• _Problem description_:
Skip every line before the one containing "Of the two, (710,218)", then copy that line and the rest of the entries below exactly, through the last line.

** BEGIN **

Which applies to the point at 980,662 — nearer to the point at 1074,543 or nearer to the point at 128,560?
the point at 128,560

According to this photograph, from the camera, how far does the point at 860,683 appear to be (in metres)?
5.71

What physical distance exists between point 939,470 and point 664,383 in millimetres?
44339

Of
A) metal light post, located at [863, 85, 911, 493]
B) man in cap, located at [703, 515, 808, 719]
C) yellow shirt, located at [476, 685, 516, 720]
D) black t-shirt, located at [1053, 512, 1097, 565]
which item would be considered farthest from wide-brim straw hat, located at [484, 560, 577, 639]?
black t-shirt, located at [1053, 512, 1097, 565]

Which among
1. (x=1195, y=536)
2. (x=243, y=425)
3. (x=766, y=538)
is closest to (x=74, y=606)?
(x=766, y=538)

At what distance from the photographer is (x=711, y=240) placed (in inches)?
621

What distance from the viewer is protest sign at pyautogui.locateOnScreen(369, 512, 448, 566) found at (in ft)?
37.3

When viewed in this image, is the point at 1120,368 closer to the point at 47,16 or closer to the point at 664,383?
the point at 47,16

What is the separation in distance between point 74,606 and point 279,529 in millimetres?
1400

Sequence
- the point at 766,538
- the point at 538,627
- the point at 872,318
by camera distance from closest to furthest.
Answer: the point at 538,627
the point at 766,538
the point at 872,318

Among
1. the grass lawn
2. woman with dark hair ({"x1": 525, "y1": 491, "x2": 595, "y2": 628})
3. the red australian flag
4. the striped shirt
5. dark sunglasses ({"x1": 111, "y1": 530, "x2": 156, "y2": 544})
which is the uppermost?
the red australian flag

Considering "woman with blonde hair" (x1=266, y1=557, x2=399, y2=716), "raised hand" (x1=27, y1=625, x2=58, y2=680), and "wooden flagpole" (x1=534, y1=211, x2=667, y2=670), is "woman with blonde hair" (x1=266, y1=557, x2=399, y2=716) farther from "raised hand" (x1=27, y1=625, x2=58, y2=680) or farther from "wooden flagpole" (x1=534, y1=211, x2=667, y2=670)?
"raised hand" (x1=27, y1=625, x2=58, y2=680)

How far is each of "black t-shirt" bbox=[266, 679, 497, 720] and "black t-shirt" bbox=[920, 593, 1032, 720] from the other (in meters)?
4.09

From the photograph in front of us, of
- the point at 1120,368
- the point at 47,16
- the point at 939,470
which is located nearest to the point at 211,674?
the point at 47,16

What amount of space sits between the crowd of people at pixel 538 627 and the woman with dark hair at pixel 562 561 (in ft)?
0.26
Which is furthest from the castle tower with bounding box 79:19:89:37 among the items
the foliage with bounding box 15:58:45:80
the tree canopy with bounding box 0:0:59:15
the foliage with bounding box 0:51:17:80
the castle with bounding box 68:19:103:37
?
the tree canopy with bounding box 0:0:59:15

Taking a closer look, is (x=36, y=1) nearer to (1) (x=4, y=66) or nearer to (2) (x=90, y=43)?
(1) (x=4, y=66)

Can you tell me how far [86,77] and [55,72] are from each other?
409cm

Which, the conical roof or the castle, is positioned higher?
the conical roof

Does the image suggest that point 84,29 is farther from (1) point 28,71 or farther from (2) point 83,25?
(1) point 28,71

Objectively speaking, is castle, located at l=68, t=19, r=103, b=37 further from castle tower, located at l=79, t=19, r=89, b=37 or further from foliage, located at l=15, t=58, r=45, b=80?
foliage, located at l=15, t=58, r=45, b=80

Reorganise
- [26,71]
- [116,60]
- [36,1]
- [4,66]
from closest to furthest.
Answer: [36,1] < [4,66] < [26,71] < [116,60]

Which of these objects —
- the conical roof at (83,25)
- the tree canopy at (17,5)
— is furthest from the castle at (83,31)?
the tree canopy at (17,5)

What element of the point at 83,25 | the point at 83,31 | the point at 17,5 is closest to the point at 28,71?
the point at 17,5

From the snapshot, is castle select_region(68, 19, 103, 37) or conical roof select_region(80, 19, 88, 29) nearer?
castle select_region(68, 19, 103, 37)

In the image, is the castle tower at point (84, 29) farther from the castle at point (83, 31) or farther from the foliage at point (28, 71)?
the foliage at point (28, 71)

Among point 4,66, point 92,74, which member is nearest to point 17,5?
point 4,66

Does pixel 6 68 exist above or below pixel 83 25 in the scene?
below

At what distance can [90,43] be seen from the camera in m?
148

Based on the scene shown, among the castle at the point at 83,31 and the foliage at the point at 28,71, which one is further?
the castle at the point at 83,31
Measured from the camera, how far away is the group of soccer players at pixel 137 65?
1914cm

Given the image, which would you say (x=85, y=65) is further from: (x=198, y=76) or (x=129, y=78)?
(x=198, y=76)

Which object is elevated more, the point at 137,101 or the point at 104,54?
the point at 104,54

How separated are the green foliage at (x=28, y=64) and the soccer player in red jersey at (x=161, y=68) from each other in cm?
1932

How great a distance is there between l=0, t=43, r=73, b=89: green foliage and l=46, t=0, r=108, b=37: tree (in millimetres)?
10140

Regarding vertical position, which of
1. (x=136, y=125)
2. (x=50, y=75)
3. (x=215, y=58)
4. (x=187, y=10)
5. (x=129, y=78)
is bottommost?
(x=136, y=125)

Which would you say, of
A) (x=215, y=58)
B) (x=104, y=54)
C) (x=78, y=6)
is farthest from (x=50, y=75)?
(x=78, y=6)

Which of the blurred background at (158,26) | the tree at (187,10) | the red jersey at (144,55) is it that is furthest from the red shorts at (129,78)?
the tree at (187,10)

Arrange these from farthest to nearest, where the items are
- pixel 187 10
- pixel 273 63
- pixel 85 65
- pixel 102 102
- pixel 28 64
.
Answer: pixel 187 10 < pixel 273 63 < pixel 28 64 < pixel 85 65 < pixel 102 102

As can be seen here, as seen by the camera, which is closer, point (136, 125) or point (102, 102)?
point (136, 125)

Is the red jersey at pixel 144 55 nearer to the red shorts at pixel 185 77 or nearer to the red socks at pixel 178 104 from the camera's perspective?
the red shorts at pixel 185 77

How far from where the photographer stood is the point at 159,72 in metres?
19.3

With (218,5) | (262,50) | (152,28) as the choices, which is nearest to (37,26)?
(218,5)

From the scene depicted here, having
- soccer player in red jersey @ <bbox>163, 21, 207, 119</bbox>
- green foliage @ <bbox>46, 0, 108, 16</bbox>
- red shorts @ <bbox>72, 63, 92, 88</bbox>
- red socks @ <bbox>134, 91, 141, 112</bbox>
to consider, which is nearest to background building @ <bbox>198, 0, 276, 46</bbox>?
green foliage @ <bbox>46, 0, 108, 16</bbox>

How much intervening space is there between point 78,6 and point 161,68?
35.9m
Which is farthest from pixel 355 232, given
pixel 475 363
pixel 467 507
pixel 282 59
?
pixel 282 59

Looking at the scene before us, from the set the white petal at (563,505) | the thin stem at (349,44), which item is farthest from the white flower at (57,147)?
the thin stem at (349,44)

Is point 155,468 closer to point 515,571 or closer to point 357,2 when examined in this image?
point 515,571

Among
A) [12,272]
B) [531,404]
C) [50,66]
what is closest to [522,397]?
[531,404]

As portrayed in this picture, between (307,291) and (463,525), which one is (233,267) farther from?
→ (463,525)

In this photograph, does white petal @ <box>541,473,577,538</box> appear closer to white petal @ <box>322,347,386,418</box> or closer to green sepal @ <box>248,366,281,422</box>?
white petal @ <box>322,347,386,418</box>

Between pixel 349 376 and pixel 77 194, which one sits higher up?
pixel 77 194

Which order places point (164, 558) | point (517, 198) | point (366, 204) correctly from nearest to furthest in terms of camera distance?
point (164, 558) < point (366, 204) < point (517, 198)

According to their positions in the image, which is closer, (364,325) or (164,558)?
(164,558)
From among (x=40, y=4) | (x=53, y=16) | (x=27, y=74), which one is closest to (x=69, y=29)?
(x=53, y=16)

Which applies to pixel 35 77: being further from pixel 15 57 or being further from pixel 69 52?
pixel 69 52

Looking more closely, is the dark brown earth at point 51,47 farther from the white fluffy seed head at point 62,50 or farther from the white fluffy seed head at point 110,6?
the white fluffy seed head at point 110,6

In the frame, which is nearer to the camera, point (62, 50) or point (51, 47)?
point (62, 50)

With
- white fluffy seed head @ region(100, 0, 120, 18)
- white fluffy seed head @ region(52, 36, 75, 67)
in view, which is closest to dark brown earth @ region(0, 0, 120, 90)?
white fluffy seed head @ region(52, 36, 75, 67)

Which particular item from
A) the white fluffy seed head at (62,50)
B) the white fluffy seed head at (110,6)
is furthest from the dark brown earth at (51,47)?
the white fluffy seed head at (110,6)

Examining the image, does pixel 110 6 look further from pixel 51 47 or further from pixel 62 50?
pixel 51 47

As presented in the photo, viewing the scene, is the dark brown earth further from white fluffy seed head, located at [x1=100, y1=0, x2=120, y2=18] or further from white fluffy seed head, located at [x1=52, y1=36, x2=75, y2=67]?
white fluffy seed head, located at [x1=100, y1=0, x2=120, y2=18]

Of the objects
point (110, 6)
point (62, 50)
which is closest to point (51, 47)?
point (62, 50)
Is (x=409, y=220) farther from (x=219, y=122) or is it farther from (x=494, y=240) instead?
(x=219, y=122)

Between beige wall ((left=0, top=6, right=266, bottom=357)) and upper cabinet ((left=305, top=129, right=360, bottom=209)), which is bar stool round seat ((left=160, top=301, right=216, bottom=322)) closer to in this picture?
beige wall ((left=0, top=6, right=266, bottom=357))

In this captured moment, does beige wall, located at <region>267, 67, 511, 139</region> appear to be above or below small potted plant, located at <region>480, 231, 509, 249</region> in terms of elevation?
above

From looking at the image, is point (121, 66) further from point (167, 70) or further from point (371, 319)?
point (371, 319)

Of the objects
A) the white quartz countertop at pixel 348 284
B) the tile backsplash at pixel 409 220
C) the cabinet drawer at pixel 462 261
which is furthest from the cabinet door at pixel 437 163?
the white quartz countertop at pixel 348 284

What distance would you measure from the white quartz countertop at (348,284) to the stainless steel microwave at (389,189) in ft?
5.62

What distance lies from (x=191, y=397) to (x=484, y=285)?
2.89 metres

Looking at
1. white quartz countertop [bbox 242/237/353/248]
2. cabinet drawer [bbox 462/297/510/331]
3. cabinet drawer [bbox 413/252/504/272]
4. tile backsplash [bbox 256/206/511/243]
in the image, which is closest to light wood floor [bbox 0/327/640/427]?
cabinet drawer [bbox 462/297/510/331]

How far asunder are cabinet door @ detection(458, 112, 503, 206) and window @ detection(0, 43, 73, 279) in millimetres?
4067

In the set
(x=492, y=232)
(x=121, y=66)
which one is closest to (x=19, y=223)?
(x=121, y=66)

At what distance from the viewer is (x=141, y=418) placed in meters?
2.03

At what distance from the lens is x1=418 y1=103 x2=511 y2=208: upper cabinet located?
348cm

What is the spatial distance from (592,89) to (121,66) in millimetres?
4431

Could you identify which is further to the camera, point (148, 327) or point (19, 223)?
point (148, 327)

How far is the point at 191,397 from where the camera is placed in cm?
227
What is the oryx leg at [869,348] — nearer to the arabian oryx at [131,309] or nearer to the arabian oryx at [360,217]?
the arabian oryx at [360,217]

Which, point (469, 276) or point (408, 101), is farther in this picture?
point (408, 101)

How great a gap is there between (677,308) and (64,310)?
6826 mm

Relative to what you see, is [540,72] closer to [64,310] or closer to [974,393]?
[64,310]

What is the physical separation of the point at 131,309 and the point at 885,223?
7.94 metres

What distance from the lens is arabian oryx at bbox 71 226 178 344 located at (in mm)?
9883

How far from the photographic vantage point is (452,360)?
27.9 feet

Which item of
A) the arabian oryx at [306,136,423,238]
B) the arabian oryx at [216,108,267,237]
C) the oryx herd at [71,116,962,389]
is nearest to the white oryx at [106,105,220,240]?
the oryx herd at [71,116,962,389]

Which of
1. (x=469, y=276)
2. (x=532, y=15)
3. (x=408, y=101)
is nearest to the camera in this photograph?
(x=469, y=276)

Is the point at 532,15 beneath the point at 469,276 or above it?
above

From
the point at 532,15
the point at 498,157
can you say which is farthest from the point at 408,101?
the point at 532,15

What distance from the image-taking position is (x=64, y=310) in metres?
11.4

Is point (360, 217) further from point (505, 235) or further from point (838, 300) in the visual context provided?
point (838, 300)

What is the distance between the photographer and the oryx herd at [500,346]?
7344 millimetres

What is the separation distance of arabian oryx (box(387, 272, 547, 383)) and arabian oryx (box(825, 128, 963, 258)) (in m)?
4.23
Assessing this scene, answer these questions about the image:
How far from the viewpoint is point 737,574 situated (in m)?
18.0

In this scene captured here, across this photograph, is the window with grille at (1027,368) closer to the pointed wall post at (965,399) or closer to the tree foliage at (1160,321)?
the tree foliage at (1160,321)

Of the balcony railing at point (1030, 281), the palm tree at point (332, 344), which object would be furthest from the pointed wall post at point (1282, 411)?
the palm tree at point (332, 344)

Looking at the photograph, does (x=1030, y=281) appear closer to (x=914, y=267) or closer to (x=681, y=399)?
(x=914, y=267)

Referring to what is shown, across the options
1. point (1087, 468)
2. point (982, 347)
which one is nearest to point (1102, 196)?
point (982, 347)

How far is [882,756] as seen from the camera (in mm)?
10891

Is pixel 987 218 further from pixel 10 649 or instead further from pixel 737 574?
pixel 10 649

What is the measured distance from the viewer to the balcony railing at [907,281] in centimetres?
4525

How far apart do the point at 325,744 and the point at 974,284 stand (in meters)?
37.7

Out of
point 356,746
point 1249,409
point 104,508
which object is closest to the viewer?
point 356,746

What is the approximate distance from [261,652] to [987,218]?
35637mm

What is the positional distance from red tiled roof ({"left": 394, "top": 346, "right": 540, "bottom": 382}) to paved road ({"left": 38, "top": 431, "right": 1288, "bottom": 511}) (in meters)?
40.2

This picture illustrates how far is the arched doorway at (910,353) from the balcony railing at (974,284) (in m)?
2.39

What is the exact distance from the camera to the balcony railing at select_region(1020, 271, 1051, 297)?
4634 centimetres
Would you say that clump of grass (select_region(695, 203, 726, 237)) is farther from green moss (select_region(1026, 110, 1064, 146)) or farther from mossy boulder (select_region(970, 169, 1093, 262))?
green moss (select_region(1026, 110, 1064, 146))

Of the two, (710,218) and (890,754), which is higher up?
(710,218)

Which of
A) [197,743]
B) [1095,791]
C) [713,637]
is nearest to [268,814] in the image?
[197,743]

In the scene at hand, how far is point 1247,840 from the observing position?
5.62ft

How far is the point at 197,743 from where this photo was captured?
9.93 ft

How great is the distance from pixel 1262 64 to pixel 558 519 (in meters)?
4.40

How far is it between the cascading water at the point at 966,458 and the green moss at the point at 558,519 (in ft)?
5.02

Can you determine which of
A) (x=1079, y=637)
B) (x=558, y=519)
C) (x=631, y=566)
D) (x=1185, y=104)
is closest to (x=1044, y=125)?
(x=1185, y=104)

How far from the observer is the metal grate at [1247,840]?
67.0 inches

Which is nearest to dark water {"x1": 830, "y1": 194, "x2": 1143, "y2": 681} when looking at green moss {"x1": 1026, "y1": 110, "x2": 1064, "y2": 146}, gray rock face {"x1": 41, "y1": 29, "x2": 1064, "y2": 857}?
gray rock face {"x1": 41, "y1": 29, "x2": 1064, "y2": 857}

** END **

• _Written response_:
Of the two, (710,218) and (890,754), which is higher up?
(710,218)

Which of
A) [197,743]
B) [1095,791]
C) [713,637]
is nearest to [268,814] in the image?
[197,743]

In the scene at hand, how far is point 1247,840 from the observing position?
5.62ft

How far is the point at 197,743 from where this photo was captured?
9.93 ft

How great is the distance from pixel 1262 64 to pixel 558 519 (in meters)?
4.40

How far is it between the cascading water at the point at 966,458 and the green moss at the point at 558,519 (in ft)?
5.02

Can you determine which of
A) (x=1079, y=637)
B) (x=558, y=519)
C) (x=631, y=566)
D) (x=1185, y=104)
is closest to (x=1044, y=125)?
(x=1185, y=104)

How far from the observer is the metal grate at [1247,840]?
67.0 inches

Which is nearest to dark water {"x1": 830, "y1": 194, "x2": 1143, "y2": 681} when looking at green moss {"x1": 1026, "y1": 110, "x2": 1064, "y2": 146}, gray rock face {"x1": 41, "y1": 29, "x2": 1064, "y2": 857}?
gray rock face {"x1": 41, "y1": 29, "x2": 1064, "y2": 857}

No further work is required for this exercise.